--- DOCUMENT EXCERPT Enclosed Below ---

So the minor tweak needed to Chris’ plan is to dump the 2% inflation target and announce a nominal GDP level target; and have the government signal that they will keep printing money, buying stuff, and eating free lunches, until we hit that target. This would make the plan much more credible.
Fast rising nominal GDP will of course provide all the tax revenue the government needs to recapitalise the BoE in the future if that ever proves necessary. If monetizing the entire gilt market is not sufficient to move nominal GDP we should definitely promise to buy up the Spanish bond market too, I’m still up for that plan since the despicable ECB are intent on prolonging the suffering across Europe.
Abe advocates increased monetary easing to reverse more than a decade of falling prices and said he would consider revising a law guaranteeing the independence of the Bank of Japan. (8301). In an economic policy plan issued yesterday, the LDP said it would pursue policies to attain 3 percent nominal growth. The party governed Japan for more than half a century until ousted by the DPJ in 2009.
Excellent news from the BBC:
Yen dips as Yoshihiko Noda proposes snap elections
Japan’s yen has fallen after Prime Minister Yoshihiko Noda said he was set to dissolve parliament and hold a snap election.
There is no guarantee the government would win an election, and the opposition has called for aggressive monetary easing by the central bank.
Its leader, Shinzo Abe, has said the bank should print “unlimited yen” to help fight deflation.
Analysts said such a move would weaken the yen even further.
Mr Abe, the leader of the Liberal Democratic Party (LDP), has said that the bank of Japan (BOJ) needed to set an inflation target of 3% instead of its current 1% goal to help revive growth in the economy.
“If we take power, we’d like to do our utmost to beat deflation,” Mr Abe said. “In doing so, monetary policy would be key.”
He indicated that if elected, he would review the BOJ law that guarantees its independence from the government.
Higher inflation target? Check.
Print unlimited amounts of money and devalue the currency? Check.
Put the world’s most inept central bank on a tight leash? Check.
It’s all there. Japan, vote LDP! (I know nothing about Japanese politics, mind.)
Memo to the Dangerous Voices: remember Japan. Stop fretting about fiscal policy, fix the demand problem at source: bad monetary policy. Japan is still fighting to get their central bankers to do the right thing, twenty years after the BoJ drove the Japanese economy off a cliff. I don’t want to still be blogging about UK monetary policy when I’m old and grey.
“This sobering report shows why David Cameron and George Osborne’s deeply complacent approach to the economy is so misplaced,” said Ed Balls, the shadow chancellor. “Their failing policies have seen two years of almost no growth and the Bank of England is now forecasting lower growth and higher inflation than just a few months ago.
Ah, Mr Balls. You see, Ed, the Bank wasn’t just forecasting lower growth and higher inflation, it was telling us that it was only going to provide lower growth because inflation was higher. Can you remind us who gave the
sociopaths inflation-targeting central bankers control and discretion over UK demand policy? Oh, Mr Balls, you’re blushing!

--- End of Enclosed DOCUMENT EXCERPT ---

- _WHAT IS REQUIRED_: Quote the passage of the monetary policy post above, starting at the words "Put the world’s" and stopping after "few months ago.".

--- EXCERPTED DATA Enclosed Below ---

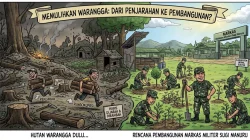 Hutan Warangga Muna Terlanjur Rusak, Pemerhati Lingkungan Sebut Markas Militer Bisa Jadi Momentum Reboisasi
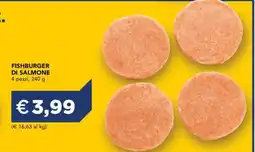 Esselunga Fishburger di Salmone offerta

--- End of Enclosed EXCERPTED DATA ---
--- EXCERPTED DATA Enclosed Below ---

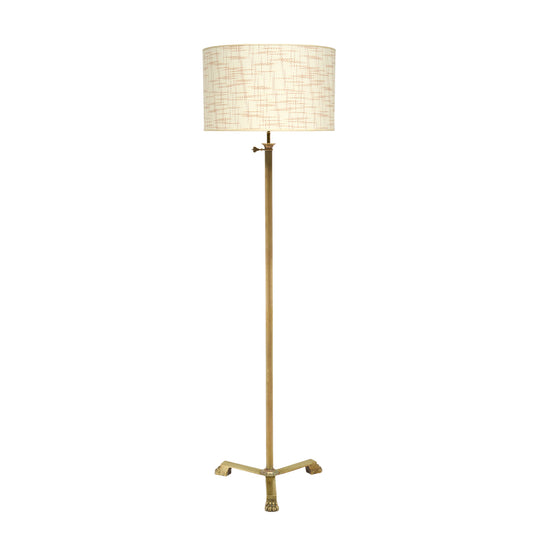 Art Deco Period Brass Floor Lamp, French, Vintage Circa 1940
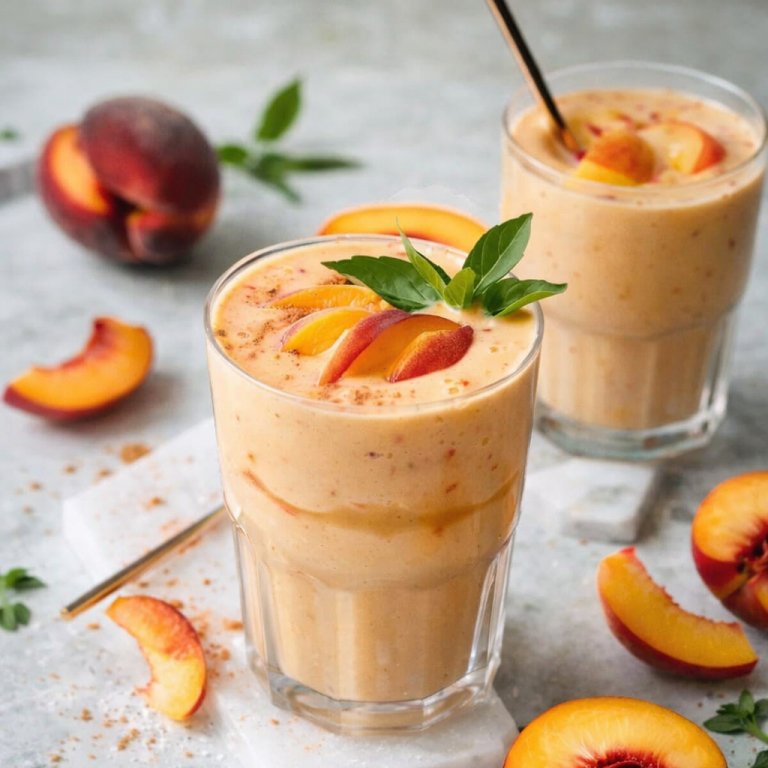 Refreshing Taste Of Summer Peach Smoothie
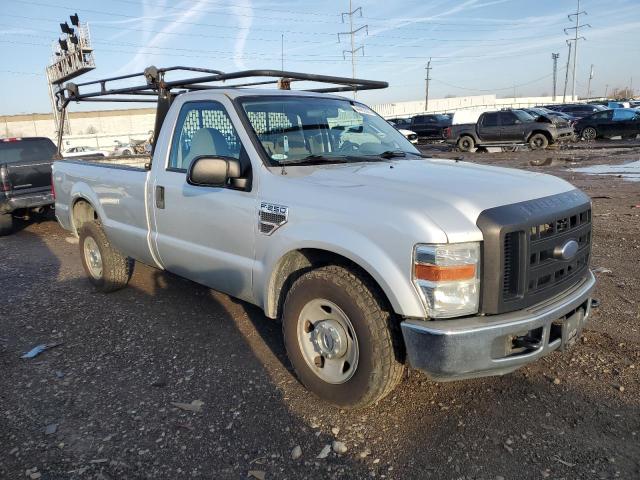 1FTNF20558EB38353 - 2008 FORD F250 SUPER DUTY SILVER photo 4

--- End of Enclosed EXCERPTED DATA ---
--- EXCERPTED DATA Enclosed Below ---

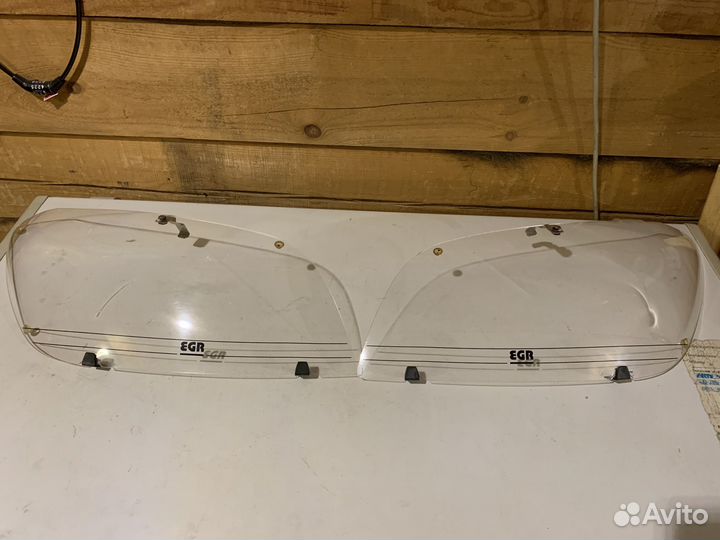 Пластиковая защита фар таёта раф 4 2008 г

--- End of Enclosed EXCERPTED DATA ---

- _EXERCISE RESPONSE_:
Put the world’s most inept central bank on a tight leash? Check.
It’s all there. Japan, vote LDP! (I know nothing about Japanese politics, mind.)
Memo to the Dangerous Voices: remember Japan. Stop fretting about fiscal policy, fix the demand problem at source: bad monetary policy. Japan is still fighting to get their central bankers to do the right thing, twenty years after the BoJ drove the Japanese economy off a cliff. I don’t want to still be blogging about UK monetary policy when I’m old and grey.
“This sobering report shows why David Cameron and George Osborne’s deeply complacent approach to the economy is so misplaced,” said Ed Balls, the shadow chancellor. “Their failing policies have seen two years of almost no growth and the Bank of England is now forecasting lower growth and higher inflation than just a few months ago.